L'élève en état de recevoir cette
initiation a donc dépassé la majorité humaine de toute une ronde autour de nos sept planètes et, par là, s'est mis définitivement à l'abri de la possibilité d'abandonner le courant dans la cinquième ronde. Voilà pourquoi il est quelquefois appelé « le sauvé » ou « celui qui est en sûreté ». Cette idée, dénaturée, a donné lieu à la curieuse théorie du salut, promulguée par une certaine partie de l'
Eglise chrétienne. Le « salut éternel », mentionné dans quelques-uns de ses écrits, met l'homme à l'abri, non pas (comme les
ignorants l'ont supposé d'une manière blasphématoire) des tortures éternelles, mais simplement de la possibilité de perdre le reste de ce « siècle » ou de cette dispensation, en ne suivant pas la marche du progrès. Tel est aussi, naturellement, le sens de la célèbre clause de la confession de saint Athanase : « Tout homme voulant être sauvé, doit avant tout posséder la foi
catholique. » (Voyez
Le Credo chrétien, de Charles Webster Leadbeater, p. 126.) Les entraves à rejeter par le
disciple, avant de pouvoir passer au stade suivant, sont :
1. Sakkâyaditthi l'illusion du moi ;
2. Vichikichchhâ le doute ou l'incertitude ;
3. Sîlabbataparâmâsa la superstition.
La première est la conscience du « moi ». Si on l'identifie avec la personnalité, elle n'est qu'une illusion et il faut s'en défaire
dès l'entrée dans le véritable sentier ascendant. Mais la suppression complète de cette entrave signifie plus encore ; elle implique la réalisation de ce fait : que l'individualité, elle aussi, ne fait en vérité qu'un avec le Tout ; qu'elle ne saurait par suite avoir des intérêts contraires à ceux de ses
frères et que ses propres progrès sont en raison directe de l'aide qu'elle donne aux progrès d'autrui.

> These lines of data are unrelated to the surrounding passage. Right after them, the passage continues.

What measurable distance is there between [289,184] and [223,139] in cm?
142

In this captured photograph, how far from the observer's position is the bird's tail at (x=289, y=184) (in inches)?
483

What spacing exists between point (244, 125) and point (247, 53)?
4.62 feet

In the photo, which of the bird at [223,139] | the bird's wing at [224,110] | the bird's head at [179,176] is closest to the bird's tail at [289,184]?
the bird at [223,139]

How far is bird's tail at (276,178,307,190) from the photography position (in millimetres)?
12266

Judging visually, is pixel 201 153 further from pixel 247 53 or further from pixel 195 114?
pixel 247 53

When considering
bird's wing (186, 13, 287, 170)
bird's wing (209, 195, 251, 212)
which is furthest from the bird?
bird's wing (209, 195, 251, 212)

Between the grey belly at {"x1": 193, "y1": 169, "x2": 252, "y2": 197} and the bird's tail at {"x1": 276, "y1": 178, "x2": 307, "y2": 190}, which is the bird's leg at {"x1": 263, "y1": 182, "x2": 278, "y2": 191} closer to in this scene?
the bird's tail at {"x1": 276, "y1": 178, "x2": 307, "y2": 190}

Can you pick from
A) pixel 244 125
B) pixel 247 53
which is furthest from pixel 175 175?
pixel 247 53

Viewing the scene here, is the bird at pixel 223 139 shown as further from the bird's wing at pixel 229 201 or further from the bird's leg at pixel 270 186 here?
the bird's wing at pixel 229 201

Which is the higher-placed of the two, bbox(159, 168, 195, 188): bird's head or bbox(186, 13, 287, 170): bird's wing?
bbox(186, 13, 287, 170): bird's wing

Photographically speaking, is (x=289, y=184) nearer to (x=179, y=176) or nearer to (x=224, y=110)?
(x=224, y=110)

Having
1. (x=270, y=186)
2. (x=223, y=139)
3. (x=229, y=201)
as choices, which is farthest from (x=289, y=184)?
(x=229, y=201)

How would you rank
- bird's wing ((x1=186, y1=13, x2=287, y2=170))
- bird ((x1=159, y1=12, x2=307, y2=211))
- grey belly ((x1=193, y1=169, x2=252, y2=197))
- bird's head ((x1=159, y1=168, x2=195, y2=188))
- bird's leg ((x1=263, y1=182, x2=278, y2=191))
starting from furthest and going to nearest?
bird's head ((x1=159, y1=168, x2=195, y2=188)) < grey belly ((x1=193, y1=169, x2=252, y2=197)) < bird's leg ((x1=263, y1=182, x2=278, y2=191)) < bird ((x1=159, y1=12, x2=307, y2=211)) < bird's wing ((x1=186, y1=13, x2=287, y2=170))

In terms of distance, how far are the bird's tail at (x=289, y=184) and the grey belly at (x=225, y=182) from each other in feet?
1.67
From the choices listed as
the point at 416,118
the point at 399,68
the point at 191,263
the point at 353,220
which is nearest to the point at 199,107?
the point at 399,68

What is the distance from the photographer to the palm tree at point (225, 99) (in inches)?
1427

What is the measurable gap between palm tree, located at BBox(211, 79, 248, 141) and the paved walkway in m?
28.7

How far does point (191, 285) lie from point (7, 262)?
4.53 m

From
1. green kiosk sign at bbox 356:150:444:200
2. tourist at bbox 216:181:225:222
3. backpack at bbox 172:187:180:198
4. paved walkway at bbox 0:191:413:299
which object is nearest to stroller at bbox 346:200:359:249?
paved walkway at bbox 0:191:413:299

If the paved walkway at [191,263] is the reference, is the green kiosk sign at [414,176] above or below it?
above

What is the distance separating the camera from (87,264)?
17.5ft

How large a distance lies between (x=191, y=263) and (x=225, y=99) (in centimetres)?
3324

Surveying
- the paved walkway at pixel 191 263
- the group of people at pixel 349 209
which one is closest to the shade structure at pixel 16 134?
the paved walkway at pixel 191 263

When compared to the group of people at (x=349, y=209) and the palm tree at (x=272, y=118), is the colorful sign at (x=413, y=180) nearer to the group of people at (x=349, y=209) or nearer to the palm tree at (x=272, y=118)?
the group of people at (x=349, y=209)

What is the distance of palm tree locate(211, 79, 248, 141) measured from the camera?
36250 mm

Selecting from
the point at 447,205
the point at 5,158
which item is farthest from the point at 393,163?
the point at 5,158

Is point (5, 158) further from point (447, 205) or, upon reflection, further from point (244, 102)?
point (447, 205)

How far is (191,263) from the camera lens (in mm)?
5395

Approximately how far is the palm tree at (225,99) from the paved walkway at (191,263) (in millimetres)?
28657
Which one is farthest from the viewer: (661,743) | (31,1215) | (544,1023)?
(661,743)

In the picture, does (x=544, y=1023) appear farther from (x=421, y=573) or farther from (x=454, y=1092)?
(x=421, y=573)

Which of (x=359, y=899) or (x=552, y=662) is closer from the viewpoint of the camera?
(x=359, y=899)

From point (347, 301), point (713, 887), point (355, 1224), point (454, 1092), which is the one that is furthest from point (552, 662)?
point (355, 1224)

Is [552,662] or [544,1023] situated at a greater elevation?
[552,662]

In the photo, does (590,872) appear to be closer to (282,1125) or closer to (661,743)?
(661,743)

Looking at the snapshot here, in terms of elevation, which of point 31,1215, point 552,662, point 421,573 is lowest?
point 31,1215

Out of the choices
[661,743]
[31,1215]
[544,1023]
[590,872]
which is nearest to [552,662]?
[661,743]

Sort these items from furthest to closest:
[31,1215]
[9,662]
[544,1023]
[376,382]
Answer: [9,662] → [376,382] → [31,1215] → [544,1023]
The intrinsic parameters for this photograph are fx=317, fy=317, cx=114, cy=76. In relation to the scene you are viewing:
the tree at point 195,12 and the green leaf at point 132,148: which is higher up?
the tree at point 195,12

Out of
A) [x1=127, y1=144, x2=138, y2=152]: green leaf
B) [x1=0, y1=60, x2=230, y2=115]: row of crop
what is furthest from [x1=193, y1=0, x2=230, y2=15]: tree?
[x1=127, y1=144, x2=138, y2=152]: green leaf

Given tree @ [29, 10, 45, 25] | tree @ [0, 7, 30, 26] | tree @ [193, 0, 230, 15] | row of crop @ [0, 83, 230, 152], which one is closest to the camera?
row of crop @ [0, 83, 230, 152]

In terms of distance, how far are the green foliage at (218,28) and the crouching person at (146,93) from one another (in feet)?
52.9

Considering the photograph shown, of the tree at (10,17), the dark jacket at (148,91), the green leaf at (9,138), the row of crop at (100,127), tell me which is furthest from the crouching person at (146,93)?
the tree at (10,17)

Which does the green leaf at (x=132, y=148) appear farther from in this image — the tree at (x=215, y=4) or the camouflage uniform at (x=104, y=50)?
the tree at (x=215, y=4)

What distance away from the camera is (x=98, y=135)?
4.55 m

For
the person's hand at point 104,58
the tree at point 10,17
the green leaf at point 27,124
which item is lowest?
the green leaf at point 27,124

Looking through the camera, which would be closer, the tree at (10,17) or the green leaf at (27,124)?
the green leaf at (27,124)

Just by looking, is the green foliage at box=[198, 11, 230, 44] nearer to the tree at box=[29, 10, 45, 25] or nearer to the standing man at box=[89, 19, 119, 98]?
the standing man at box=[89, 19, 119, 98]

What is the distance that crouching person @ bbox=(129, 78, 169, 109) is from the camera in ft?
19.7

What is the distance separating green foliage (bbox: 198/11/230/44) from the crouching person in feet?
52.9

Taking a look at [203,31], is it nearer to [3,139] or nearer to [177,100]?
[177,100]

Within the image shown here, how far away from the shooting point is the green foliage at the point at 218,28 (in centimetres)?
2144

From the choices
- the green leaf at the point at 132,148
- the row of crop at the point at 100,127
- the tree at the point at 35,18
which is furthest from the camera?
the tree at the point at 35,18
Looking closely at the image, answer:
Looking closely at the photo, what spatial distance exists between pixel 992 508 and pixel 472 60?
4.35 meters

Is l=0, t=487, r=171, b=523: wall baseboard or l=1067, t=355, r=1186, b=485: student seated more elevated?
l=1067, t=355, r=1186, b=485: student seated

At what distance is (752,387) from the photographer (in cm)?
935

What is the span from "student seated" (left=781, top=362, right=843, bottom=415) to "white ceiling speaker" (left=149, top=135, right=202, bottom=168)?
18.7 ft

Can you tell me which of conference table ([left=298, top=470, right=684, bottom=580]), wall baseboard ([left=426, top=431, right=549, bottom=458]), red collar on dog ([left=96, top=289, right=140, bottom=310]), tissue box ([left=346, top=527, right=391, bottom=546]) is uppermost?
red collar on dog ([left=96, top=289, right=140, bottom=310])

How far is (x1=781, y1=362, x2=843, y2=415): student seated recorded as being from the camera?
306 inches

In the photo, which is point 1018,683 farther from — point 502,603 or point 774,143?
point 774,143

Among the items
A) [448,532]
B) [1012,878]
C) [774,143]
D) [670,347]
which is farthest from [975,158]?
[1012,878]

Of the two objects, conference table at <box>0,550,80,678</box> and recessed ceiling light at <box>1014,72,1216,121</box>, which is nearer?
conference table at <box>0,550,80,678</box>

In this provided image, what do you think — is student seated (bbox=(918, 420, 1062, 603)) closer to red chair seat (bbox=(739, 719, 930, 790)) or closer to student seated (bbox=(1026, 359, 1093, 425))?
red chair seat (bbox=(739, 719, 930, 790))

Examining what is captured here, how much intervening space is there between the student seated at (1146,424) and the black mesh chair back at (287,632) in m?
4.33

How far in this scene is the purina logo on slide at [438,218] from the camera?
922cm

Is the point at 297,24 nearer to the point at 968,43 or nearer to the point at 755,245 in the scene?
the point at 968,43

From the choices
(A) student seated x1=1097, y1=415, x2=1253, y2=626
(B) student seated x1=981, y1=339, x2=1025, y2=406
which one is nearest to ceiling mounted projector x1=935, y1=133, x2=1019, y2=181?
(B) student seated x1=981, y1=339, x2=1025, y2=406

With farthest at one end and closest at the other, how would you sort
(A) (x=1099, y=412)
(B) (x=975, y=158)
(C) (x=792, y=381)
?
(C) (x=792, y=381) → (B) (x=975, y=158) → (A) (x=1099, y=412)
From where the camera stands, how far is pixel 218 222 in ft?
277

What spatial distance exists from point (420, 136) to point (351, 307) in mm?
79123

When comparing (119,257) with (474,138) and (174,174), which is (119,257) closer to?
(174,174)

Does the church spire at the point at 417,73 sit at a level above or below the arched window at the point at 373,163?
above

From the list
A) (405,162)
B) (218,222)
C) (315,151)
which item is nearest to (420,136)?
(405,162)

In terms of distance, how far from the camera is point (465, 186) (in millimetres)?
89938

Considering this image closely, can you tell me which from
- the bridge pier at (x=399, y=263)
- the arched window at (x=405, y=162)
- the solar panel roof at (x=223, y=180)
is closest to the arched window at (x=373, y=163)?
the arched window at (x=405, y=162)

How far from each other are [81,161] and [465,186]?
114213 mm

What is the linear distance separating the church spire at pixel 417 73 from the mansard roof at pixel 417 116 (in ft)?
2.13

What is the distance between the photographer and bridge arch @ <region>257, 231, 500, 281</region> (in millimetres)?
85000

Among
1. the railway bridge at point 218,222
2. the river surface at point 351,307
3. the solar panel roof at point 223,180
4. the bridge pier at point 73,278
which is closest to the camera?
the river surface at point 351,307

Le signe essentiel, le sceau, marquant l'arrivée au niveau du Sotâpatti, est la première admission de l'élève au plan venant immédiatement après le plan mental et généralement appelé plan bouddhique. Ce que l'élève pourra éprouver, même avec l'aide de
son Maître, ne sera peut-être, ou plutôt certainement, que le plus fugitif effleurement de cet état prodigieusement
exalté, mais ce simple effleurement est une chose désormais inoubliable, ouvrant à ses regards un monde nouveau et faisant subir à ses sentiments et à ses idées une transformation totale. Pour la première fois, grâce à l'expansion de conscience propre à ce plan, l'élève comprend vraiment l'unité sous-jacente de tous, non pas simplement par une
conception intellectuelle, mais comme un véritable fait, manifeste à ses yeux dessillés ; pour la première fois il a sur le monde où il vit des notions exactes ; pour la première fois il est à même d'entrevoir ce que peuvent être l'
amour et la
compassion des Grands Maîtres.
Relativement à la deuxième entrave, il est un point contre lequel le lecteur doit être mis en garde. Elevés dans les habitudes d'
esprit européennes, nous sommes malheureusement si familiarisés avec l'idée qu'une adhésion aveugle et irraisonnée à certains dogmes peut être exigée d'un
disciple, qu'en
voyant l'occultiste envisager le doute comme un obstacle au progrès nous sommes tentés de supposer qu'à l'exemple des superstitions modernes, il exige de ses
sectateurs la même foi soumise. Aucune idée ne saurait être plus entièrement fausse.
Le doute (ou plutôt l'incertitude) sur certaines questions empêche assurément les progrès spirituels, mais ce doute a pour antidote, non pas la foi aveugle (considérée elle aussi, comme une entrave, nous le verrons plus loin) mais la certitude d'une conviction basée sur l'expérience individuelle ou le raisonnement mathématique. Tant qu'un
enfant n'est pas certain de l'exactitude de la table de multiplication, il a peu de chances d'apprendre les mathématiques plus avancées ; ses doutes ne peuvent être dissipés d'une manière satisfaisante que s'il arrive à comprendre, par le raisonnement ou par l'expérience, l'exactitude des affirmations de la table ; s'il croit que deux et deux font quatre, ce n'est pas seulement parce qu'on le lui a dit, mais parce que ce résultat est devenu pour lui un fait évident en soi. Or, c'est exactement la méthode, et la seule méthode, pratiquée en occultisme pour vaincre le doute.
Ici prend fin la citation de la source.